Who needs music when I know there’s only one thing that can help me and it’s not the harmonized voices to some lyrics? I haven’t needed music to fill the void for months…

Not since the first part of summer.

fifty-one

Hailey

CHAPTERFIFTY-ONE

Hailey

“You know your food would taste better if you actually ate it while it’s still hot, right?”

I blink, slowly turning my gaze away from the sliding glass doors and down at the full plate of food below me.

My mother frowns. “Not hungry?”

“The tides are turning,” I answer instead, as I shove my fork back and forth, pretending like I’m interested in taking a bite.

“Are they? I hadn’t noticed.”

Of course, she has.
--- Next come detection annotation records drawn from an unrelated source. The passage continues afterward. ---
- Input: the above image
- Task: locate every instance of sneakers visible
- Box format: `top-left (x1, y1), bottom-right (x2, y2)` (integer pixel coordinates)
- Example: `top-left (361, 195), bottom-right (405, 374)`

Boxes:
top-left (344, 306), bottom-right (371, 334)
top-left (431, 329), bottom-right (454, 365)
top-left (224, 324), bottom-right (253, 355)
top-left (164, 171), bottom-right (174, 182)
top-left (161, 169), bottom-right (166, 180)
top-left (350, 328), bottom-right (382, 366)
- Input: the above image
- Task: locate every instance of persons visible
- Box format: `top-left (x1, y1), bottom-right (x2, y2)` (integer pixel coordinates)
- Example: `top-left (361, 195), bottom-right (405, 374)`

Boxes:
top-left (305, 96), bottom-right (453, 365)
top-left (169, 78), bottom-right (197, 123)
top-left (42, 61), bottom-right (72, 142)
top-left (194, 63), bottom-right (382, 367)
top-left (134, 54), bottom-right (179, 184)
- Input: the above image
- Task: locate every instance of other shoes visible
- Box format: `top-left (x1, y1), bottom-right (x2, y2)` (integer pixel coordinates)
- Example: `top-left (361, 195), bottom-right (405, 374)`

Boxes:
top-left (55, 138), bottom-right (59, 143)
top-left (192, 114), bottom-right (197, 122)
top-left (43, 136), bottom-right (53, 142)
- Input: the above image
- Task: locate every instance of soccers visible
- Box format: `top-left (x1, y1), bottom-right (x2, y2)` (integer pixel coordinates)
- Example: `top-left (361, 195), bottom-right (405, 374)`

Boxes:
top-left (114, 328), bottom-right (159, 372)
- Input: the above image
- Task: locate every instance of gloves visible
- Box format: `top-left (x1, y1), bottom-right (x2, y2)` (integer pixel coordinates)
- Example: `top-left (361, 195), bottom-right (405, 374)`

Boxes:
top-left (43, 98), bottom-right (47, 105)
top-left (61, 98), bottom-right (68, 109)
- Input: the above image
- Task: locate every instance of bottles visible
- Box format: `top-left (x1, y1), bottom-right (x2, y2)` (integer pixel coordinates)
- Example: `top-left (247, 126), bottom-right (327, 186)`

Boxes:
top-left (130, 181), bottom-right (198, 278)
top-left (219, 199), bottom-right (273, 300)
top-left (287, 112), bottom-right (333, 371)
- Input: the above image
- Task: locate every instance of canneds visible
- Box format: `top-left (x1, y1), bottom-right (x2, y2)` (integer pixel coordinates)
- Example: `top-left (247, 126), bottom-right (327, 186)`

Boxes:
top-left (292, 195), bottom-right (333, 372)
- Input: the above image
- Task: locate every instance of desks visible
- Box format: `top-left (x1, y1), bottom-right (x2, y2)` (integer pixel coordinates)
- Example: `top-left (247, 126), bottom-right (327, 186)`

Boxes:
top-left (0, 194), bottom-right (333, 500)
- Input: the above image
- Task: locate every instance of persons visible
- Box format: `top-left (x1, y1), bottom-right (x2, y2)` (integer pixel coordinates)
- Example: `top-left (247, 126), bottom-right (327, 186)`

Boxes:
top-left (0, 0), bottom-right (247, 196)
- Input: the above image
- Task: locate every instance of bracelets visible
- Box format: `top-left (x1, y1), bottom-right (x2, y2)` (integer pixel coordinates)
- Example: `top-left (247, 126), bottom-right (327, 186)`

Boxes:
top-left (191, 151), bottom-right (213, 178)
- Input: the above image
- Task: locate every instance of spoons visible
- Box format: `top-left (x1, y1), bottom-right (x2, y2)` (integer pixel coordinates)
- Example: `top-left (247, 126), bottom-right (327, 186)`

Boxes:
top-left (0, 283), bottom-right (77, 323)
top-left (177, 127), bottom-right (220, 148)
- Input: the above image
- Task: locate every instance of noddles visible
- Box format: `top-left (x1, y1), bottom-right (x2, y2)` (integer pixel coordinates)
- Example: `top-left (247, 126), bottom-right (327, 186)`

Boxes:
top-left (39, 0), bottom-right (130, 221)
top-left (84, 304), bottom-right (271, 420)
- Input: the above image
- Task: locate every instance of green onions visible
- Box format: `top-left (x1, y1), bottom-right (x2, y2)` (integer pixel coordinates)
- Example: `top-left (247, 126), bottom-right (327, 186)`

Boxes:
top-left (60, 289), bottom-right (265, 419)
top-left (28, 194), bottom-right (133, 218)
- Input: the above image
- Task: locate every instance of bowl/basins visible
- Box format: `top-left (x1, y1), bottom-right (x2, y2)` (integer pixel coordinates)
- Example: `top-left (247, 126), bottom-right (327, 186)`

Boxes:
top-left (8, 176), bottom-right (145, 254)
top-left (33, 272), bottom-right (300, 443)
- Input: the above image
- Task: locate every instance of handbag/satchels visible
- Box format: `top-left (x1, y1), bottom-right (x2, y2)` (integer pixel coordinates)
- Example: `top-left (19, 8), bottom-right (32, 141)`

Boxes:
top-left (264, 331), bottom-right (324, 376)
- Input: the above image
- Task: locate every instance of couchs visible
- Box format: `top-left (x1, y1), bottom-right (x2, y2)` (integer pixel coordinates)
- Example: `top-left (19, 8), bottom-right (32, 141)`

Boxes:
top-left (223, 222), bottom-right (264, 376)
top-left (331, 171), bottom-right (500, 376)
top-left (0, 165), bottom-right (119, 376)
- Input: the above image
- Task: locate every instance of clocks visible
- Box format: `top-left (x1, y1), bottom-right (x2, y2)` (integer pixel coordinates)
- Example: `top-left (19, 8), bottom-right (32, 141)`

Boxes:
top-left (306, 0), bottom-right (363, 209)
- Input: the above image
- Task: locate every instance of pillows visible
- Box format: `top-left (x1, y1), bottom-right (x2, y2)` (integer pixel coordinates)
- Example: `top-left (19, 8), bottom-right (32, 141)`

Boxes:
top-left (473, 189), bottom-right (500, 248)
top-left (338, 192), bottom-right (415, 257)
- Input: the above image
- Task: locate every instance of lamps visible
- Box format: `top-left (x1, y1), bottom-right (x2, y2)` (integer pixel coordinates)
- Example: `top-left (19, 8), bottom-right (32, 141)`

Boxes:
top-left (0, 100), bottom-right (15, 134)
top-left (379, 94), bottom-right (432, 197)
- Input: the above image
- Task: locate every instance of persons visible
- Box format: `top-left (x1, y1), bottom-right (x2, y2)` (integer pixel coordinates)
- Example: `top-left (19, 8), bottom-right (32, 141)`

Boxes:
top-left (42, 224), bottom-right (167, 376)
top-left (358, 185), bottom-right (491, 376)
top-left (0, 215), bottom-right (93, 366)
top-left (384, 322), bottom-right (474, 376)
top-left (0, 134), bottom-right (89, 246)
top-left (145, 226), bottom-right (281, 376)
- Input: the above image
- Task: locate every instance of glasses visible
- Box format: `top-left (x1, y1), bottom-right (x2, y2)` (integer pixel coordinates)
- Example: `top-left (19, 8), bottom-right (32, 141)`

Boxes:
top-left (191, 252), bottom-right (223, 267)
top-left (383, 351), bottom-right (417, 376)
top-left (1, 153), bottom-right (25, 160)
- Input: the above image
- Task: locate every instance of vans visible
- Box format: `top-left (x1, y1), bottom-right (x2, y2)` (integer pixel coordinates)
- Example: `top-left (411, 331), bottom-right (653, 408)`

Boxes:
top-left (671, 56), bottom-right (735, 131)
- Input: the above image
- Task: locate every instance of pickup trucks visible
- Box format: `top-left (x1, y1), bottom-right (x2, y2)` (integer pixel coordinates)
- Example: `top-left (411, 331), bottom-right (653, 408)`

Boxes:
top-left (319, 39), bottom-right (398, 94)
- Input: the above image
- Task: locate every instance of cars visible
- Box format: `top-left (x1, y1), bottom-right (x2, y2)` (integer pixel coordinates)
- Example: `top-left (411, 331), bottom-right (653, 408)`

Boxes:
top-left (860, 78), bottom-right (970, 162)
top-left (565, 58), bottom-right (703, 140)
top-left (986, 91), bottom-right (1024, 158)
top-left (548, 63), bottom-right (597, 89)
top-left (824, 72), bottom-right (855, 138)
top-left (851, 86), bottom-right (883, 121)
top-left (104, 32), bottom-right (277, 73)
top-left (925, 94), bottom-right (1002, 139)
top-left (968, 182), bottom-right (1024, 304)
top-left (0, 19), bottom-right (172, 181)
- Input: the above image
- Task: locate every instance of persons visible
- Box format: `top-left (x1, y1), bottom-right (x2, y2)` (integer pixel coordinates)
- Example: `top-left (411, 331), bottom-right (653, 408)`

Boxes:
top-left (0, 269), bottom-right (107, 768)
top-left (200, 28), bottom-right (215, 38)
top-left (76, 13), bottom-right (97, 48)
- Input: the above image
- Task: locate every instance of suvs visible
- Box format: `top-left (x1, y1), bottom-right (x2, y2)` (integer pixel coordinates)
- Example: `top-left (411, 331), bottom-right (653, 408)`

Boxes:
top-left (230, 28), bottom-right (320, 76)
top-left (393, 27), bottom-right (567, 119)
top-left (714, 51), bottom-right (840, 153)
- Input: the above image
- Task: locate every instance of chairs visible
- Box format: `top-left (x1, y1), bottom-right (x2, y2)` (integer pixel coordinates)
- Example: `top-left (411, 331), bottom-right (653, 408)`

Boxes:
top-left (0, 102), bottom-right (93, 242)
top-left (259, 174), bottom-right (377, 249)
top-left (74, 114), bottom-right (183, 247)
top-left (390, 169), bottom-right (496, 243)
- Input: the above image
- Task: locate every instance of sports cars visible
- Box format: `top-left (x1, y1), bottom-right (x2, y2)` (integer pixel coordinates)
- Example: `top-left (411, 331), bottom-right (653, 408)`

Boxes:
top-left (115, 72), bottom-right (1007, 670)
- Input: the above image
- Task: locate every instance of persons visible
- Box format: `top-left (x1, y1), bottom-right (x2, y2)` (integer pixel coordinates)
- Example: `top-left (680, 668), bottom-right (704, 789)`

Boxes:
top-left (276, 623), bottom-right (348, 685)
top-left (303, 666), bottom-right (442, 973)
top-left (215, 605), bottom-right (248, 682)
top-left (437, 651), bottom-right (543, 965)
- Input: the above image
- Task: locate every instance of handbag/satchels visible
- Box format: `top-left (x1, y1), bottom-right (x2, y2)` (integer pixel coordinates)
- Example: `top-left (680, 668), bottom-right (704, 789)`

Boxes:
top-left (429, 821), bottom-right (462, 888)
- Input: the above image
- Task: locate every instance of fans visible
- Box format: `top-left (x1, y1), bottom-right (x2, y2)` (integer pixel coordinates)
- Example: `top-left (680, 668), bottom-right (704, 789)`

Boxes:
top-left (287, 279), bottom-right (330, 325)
My mother and I have always been alike in this sense. Both of us are obsessed with the water. Besides, I know what she’s doing. The game she’s playing at.

I’m not in the mood to share what’s really going on, so I play along. Deflecting again and not explaining what she’s been trying to get out of me since she, Aiden and I came back.

“High tide,” I state, inclining my head. The end to another day. The routine of expecting this one thing is as easy as breathing in the saltiness of the air outside.

This is home. If the ocean is my soil, I’ve chosen to plant my roots here for both my son and me.